Sweden’s Princess Lilian dies at 97
Published: 11 Mar. 2013, 18:42
In a touching royal romance, Welsh-born Princess Lilian and her Bertil kept their love unofficial for decades and were both in their 60s when they finally received the king’s blessing to get married.
Lilian died in her Stockholm home on Sunday at age 97. The Royal Palace didn’t give a cause of death, but Lilian suffered from Alzheimer’s disease and had been in poor health for several years.
She met Sweden’s Prince Bertil in 1943, but his obligations to the throne and Lilian’s status as a divorced commoner prevented them from making their love public.
Born Lilian Davies in Swansea, Wales, on Aug. 30, 1915, she moved to London at 16 to embark on a career as a model and an actress. She met British actor Ivan Craig, whom she married in 1940.
After World War II broke out, Craig was drafted into the British Army while Lilian stayed behind in London, working at a factory and serving at a hospital for wounded soldiers.
At the time, Prince Bertil was stationed at the Swedish Embassy in the British capital as a naval attache. The couple first laid eyes on each other in the fancy nightclub Les Ambassadeurs shortly before Lilian’s 28th birthday in 1943.
But it wasn’t until he fetched her with his car following an air raid in her neighborhood that the romance blossomed, Lilian recalled in her 2,000 memoirs, “My Life with Prince Bertil.’
Lilian was still married at the time, but the situation resolved itself since Craig, too, had met someone else during his years abroad in the army, and the couple divorced on amicable terms.
Upon Bertil’s return to Sweden, however, his relationship with a commoner became a delicate issue.

(Saved entries)
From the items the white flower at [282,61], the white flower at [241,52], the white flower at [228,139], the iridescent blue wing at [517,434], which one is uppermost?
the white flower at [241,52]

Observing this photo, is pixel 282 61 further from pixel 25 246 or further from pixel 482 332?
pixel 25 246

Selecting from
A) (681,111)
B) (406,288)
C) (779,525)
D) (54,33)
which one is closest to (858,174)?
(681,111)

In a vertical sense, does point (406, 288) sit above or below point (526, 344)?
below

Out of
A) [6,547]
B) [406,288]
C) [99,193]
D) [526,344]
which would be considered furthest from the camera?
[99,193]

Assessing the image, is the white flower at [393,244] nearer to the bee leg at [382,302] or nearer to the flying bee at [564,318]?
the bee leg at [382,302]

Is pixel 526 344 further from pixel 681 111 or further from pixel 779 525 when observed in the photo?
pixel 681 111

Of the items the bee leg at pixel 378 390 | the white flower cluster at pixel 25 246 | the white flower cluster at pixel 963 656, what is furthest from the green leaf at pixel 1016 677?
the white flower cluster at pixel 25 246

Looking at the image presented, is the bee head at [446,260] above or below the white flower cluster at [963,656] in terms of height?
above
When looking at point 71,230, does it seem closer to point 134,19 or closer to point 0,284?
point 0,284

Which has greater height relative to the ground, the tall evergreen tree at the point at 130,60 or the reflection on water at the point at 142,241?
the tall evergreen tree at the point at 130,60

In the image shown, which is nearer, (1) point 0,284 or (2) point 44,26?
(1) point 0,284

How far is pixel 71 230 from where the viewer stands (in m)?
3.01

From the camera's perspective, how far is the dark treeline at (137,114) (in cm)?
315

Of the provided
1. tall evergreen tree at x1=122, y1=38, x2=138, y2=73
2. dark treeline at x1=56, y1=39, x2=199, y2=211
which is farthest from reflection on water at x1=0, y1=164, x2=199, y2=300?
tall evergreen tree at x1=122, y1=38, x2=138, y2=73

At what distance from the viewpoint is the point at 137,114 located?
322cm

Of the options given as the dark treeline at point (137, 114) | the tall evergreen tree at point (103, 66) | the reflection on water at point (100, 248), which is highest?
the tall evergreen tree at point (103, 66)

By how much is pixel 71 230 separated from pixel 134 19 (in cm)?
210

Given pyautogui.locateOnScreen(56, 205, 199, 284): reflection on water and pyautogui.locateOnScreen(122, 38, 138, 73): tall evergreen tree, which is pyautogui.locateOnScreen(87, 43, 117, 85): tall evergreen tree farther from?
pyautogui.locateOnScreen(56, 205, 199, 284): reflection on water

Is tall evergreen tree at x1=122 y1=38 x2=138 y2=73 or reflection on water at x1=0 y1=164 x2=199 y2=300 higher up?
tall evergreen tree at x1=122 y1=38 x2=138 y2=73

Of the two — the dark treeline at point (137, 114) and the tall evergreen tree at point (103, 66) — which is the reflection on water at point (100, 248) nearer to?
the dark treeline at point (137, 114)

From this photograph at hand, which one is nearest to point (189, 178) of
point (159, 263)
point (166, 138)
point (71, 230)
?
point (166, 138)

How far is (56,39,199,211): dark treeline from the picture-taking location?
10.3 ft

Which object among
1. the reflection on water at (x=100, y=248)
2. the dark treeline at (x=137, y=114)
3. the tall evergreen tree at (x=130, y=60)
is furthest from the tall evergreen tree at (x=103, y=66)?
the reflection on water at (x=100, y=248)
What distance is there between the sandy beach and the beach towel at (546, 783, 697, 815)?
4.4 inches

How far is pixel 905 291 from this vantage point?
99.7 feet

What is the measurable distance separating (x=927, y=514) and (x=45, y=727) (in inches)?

● WHAT TO PRODUCE
Please answer these questions using the article on Princess Lilian above:
(a) In what town and country was Lilian born?
(b) Whom did she marry in 1940?
(c) In which nightclub did Lilian and Prince Bertil first see each other?

● FINISHED EXERCISE
(a) Swansea, Wales
(b) British actor Ivan Craig
(c) Les Ambassadeurs